Filtering spam is a good idea, but keeping filtering rules up-to-date without eliminating legitimate email traffic takes skill and effort. In addition to using mail filter software, you can fight spam in other ways, such as by using an antispam honeypot.
As you know, honeypots are traps or decoys that deliberately lure intruders to help prevent unwanted activity against network sources. Honeypots also gather forensic evidence, thereby helping us better understand intruder methodologies. Other Windows & .NET Magazine authors and I have written about various types of honeypots in use today. You can find links to honeypot-related articles below:
Last week, Security UPDATE reader Brad Spencer brought antispam honeypots to my attention. Antispam honeypots are services that pose as legitimate mail servers to thwart spammers. Spencer, who runs an antispam honeypot, described to me what antispam honeypots do, how they operate, and where you can get one or find out how to build one. According to Spencer, the real heroes of this technology are Michael Tokarev, who operated an antispam honeypot in Russia and Jack Cleaver, whose program you'll read more about in a moment.
An antispam honeypot operation first detects potential spammers, then thwarts their efforts to send spam through the mail server. Spammers often use mail systems that allow open mail relaying to deliver spam. An open relay lets anyone use the mail server to deliver email messages to anyone else, which is a spammer's dream. In the past, people offered open relays as a courtesy to Internet users to help facilitate easy email delivery. Now, operating an open relay will eventually land your mail server on a blacklist that might prevent legitimate email from arriving at your system. For more information about blacklists, visit the Mail Abuse Prevention System (MAPS) Web site.
Typically, spammers test a mail server for open relaying by simply sending themselves an email message. If the spammer receives the email message, the mail server obviously allows open relaying. Honeypot operators, however, can use the relay test to thwart spammers. The honeypot catches the relay test email message, returns the test email message, and subsequently blocks all other email messages from that spammer. Spammers continue to use the antispam honeypot for spamming, but the spam is never delivered. Meanwhile, the honeypot operator can notify spammers' ISPs and have their Internet accounts canceled. If honeypot operators detect spammers who use open-proxy servers, they can also notify the proxy server operator to lock down the server to prevent further misuse.

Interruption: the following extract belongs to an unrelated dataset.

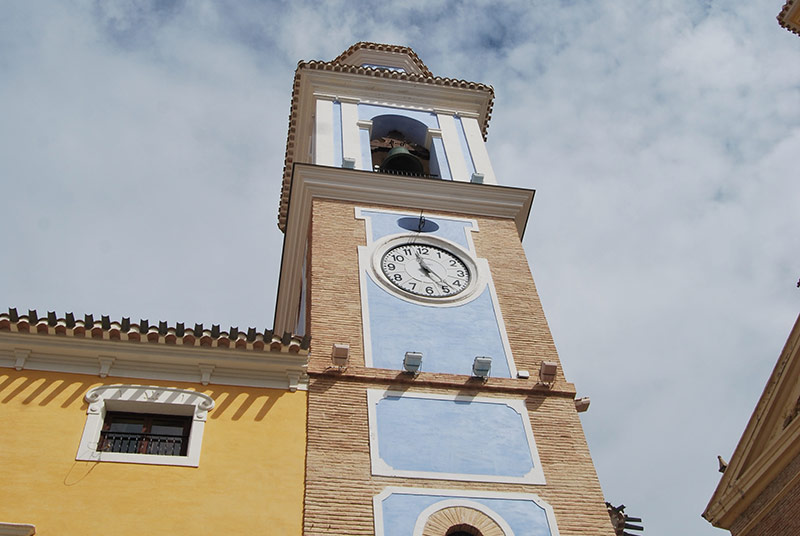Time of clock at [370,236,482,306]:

If enough users take time to operate antispam honeypots and contact ISPs and open-proxy server operators, they'll systematically make spamming more difficult. Spencer believes that eventually spammers will find it so hard to distinguish honeypots from actual open relays that at least some of them might quit such activities altogether.
Two tools that can help you set up and run an antispam honeypot are a Windows-based version of Sendmail specifically configured as a honeypot and Cleaver's Jackpot Mailswerver program. Jackpot is written in Java and runs on any system that supports the Java platform.

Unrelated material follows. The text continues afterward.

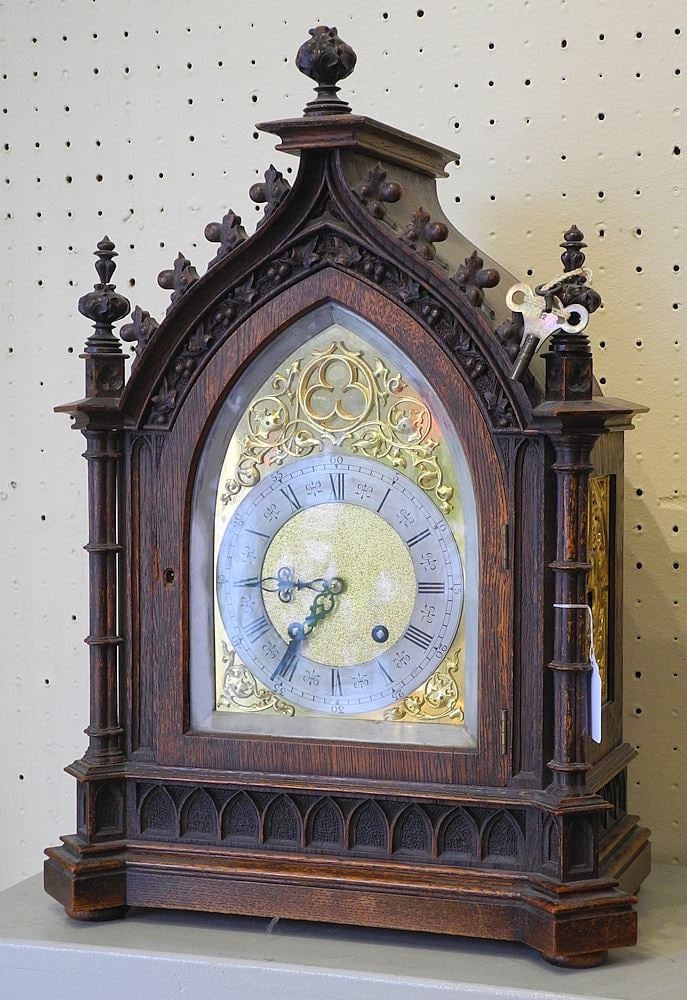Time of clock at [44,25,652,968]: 8:36
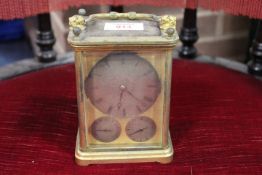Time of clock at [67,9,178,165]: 6:21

Spencer uses a UNIX-based version of Sendmail to operate his antispam honeypot. (I haven't used the Windows version recently but assume that it's still a direct port that works well.) Spencer details his configuration methods for using Sendmail on his related Web page. Spencer also describes what happens when you operate Sendmail as he does and what to do when Sendmail traps a potential spammer's message.
Jackpot is an SMTP mail server that prevents spam delivery and saves mail traffic information for evidence and research. Jackpot also creates Web-based reports that simplify analysis and tracking. Cleaver writes, "Jackpot saves full details of all spam mail submitted to it as a collection of web-pages. The information is organized into lists, with messages sent from a given host grouped on a page. Jackpot tries to gather some information about the host that sent the spam ... \[it also checks to see\] if the source \[of potential spam\] is a known open-proxy or a \[known spam operation and uses sources such as\] abuse.net to see whether there's a registered \[mail\] abuse address for the host."
Spencer mentions two additional resources that can help thwart spam: SpamNet and Distributed Checksum Clearinghouse (DCC). According to its Web site, Vipul's Razor, commonly know as SpamNet, "establishes a distributed and constantly updating catalogue of spam in propagation. Clients use this catalogue to filter out known spam." According to the DCC Web page, DCC resembles SpamNet in that it's "a system of many clients and more than 90 servers that collects and counts checksums related to several million mail messages per day, \[mostly\] as seen by Internet Service Providers." SMTP servers and mail user agents can use the counts to "detect and reject or filter spam or unsolicited bulk mail."
To help prevent spam, explore the resources I've mentioned in this article and consider using them on your networks. Thanks to Brad Spencer for his help in bringing this information to Security UPDATE readers.